Book review: Sovereign's Son


Don’t judge the book by its cheesy cover!

In the old model of publishing that is now dying, it’s tragic to think about how many books never got published. Deserving authors simply couldn’t get the attention of agents and publishers. They weren’t deemed worth the financial risk. In the old model, only so many books could be published, and at least some of them had to have big sales. In the new model of publishing, in which anyone can cheaply self publish, it was inevitable that many authors would release their books into the wild just so that they would be read, not caring whether the book ever made money.

That seems to be the case with Sovereign’s Son, by Brad Dalton, which was released in March 2011 and is available free in many digital formats. To my knowledge, there is no print version of this book. It is available only in digital formats. I got my copy from iTunes. I was intrigued to find a dystopian science fiction novel that was not only free, but also from an author with the same last name as mine. I believe he’s also a Southerner who lives in Virginia. I’ve been making a survey of dystopian novels — old and new — so of course I had to check this one out when I came across it on iTunes. The book is full of typos, as though it was never edited. But I was hooked right from the start, and I kept reading. It was such a hot read that I finished the book in two days.

The story takes place in a world that has been seriously screwed up by war, climate change, nuclear accidents, and a shift in the earth’s poles. Most of the population of the earth has died. And not only that, but aliens from elsewhere in the galaxy have arrived and set up a base in the mountains of California. The story gets off to a ripping good start when a 19-year-old boy is awakened by his mother in the middle of the night and told that he must leave home immediately and run for his life. The plot is beautifully constructed, and we even have strong characterization and character development, often missing in science fiction. The author also reveals himself to be one of those people — like John Twelve Hawks, who I have written about in the past — who is able to see through the fog of distortion and propaganda and grasp the essence of what is really going on in the world today. I believe that is largely what motivates people like Brad Dalton and John Twelve Hawks. They want to wake people up to what is all too likely to happen if we don’t come to our senses, if it’s not too late.
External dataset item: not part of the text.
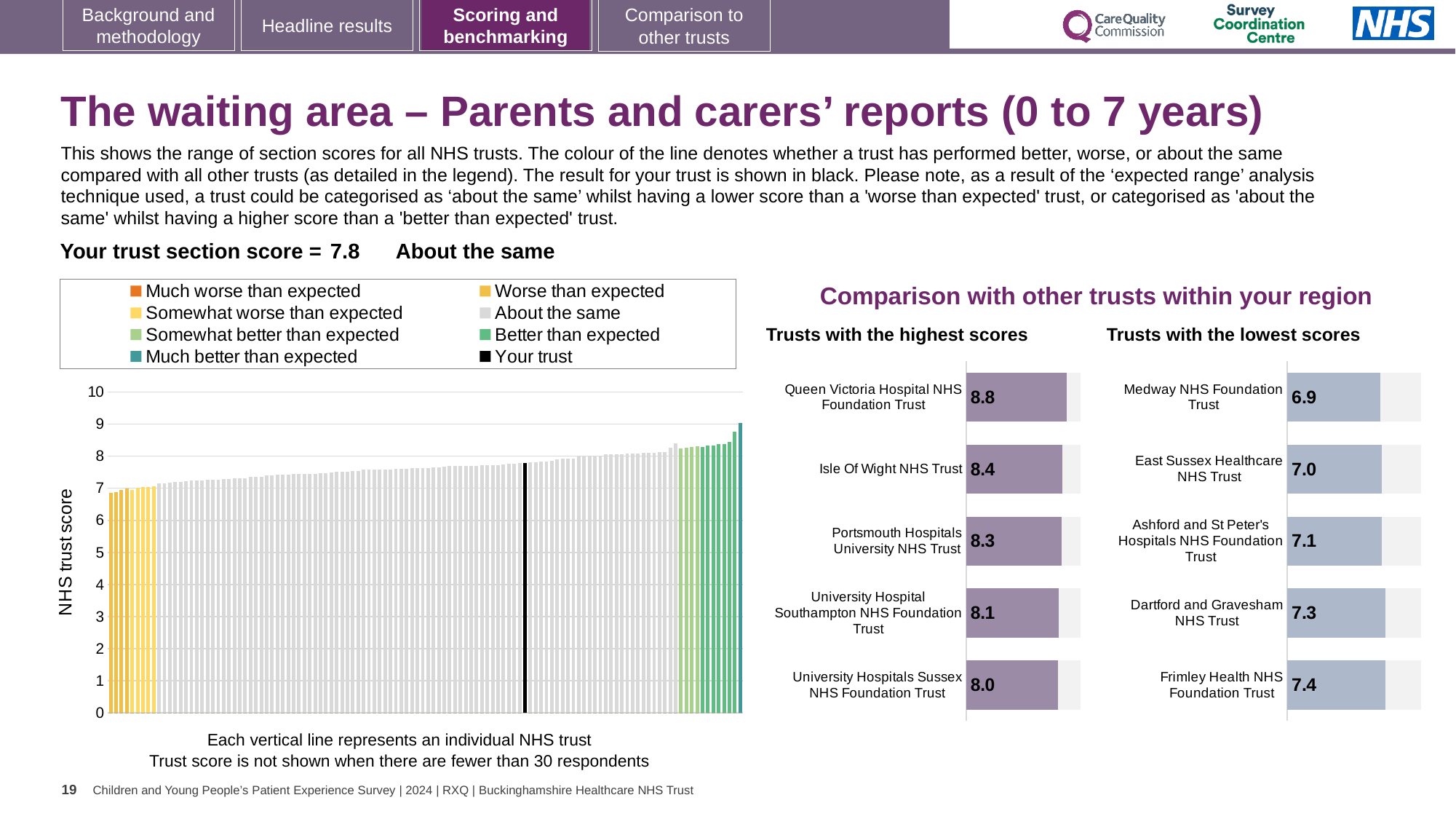
In the large chart on the left showing all NHS trusts, is the value for the black bar (your trust) greater or less than 7? greater In the 'Trusts with the highest scores' chart, what is the score for Queen Victoria Hospital NHS Foundation Trust? 8.8 How many trusts are shown in the 'Trusts with the highest scores' chart? 5 In the 'Trusts with the lowest scores' chart, what is the score for Medway NHS Foundation Trust? 6.9 In the 'Trusts with the lowest scores' chart, what is the score for Dartford and Gravesham NHS Trust? 7.3 In the 'Trusts with the highest scores' chart, what is the difference between the scores of Queen Victoria Hospital NHS Foundation Trust and University Hospitals Sussex NHS Foundation Trust? 0.8 In the 'Trusts with the highest scores' chart, which trust has the lowest score? University Hospitals Sussex NHS Foundation Trust In the 'Trusts with the highest scores' chart, what is the score for Portsmouth Hospitals University NHS Trust? 8.3 In the 'Trusts with the lowest scores' chart, which has the larger score: East Sussex Healthcare NHS Trust or Ashford and St Peter's Hospitals NHS Foundation Trust? Ashford and St Peter's Hospitals NHS Foundation Trust How many entries does the legend of the large chart on the left list? 8 In the 'Trusts with the lowest scores' chart, what is the difference between the scores of Frimley Health NHS Foundation Trust and Medway NHS Foundation Trust? 0.5 In the 'Trusts with the lowest scores' chart, which trust has the highest score? Frimley Health NHS Foundation Trust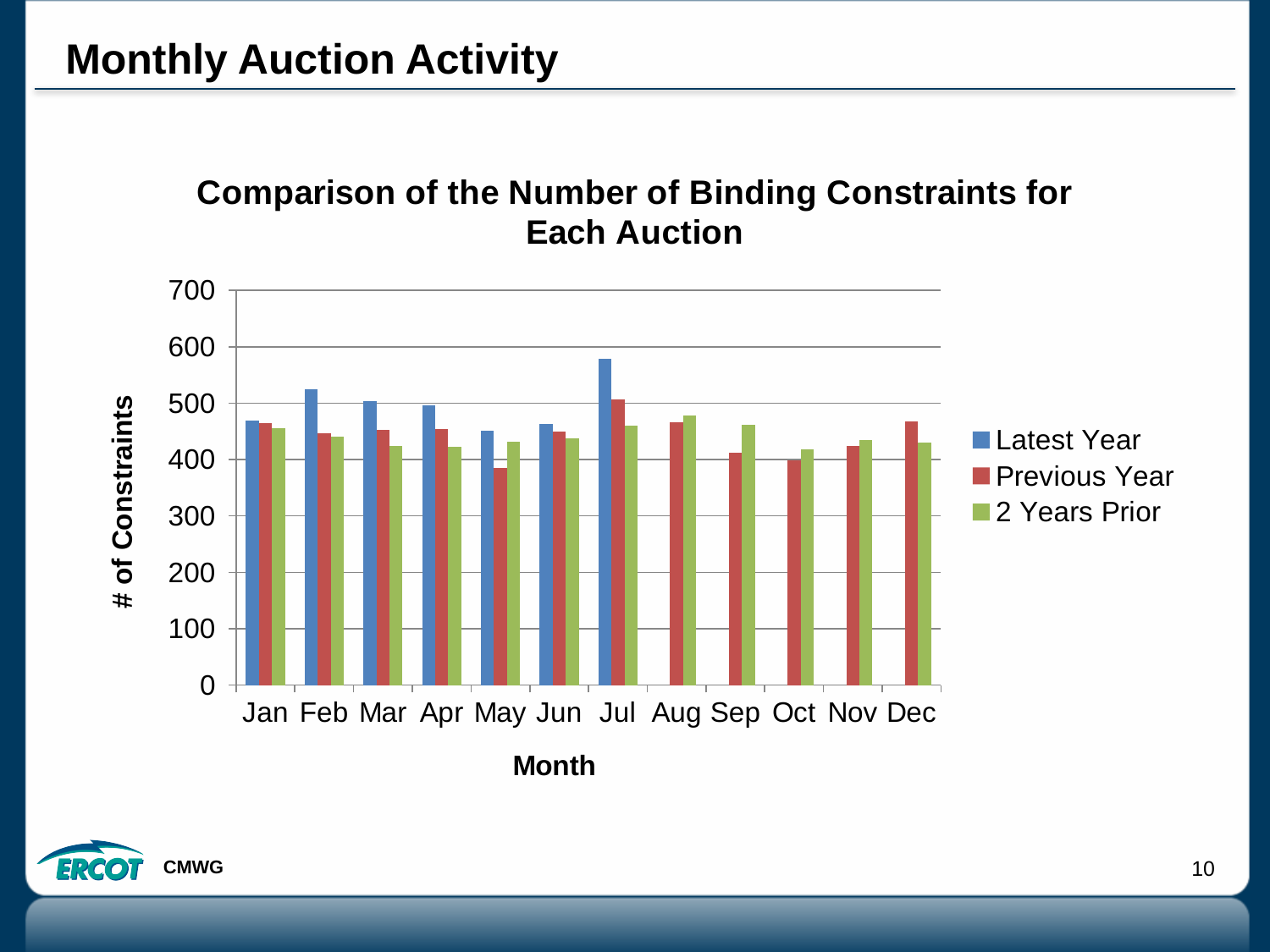
Is the Previous Year value for May greater or less than 400? less In which month is the Previous Year value lowest? May How many series does the legend list? 3 How many months are shown on the x axis? 12 Is the 2 Years Prior value for Aug greater or less than 450? greater In which month is the Previous Year value highest? Jul Is the Latest Year value for Jul greater or less than 500? greater What kind of chart is shown on the slide? Bar chart For Jul, which is larger: the Latest Year value or the Previous Year value? Latest Year What is the title of the vertical axis? # of Constraints In which month is the Latest Year value highest? Jul For May, which is larger: the Previous Year value or the 2 Years Prior value? 2 Years Prior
In a strange way, I have to say that I find dystopian novels comforting. This is because I feel less alone and less isolated in rejecting the false picture of the world that is constantly reinforced by the corporate media and all the other water carriers for the elites who hold almost all the power and all the money. It is comforting to know that other people get it and that they are as alarmed as I am about where it all appears to be leading. It’s shocking, though, how our culture can absorb the insights of brilliant writers, and yet nothing changes. The insights of Orwell’s 1984 and his warnings about power and propaganda have been part of our culture for decades, and yet no one calls out Fox News (for example … there are many other forms of propaganda) or sees it for what it is. Tolkien’s warnings about industrialization and the crushing of fragile local cultures by centralization and homogenization likewise are part of our culture. And yet nothing has held back industrialization and centralization.

In any case, the messages contained within a novel are secondary. What matters is that a good novel is a good read. I couldn’t put this one down.

Note to Brad Dalton: If you happen to Google across this, I’d appreciate it if you could drop me an email. I couldn’t find contact information for sending you a note.

Update: I’m glad to have been able to bring some much-deserved attention to this book. A Google search for the title and author now brings up this review as the first listing.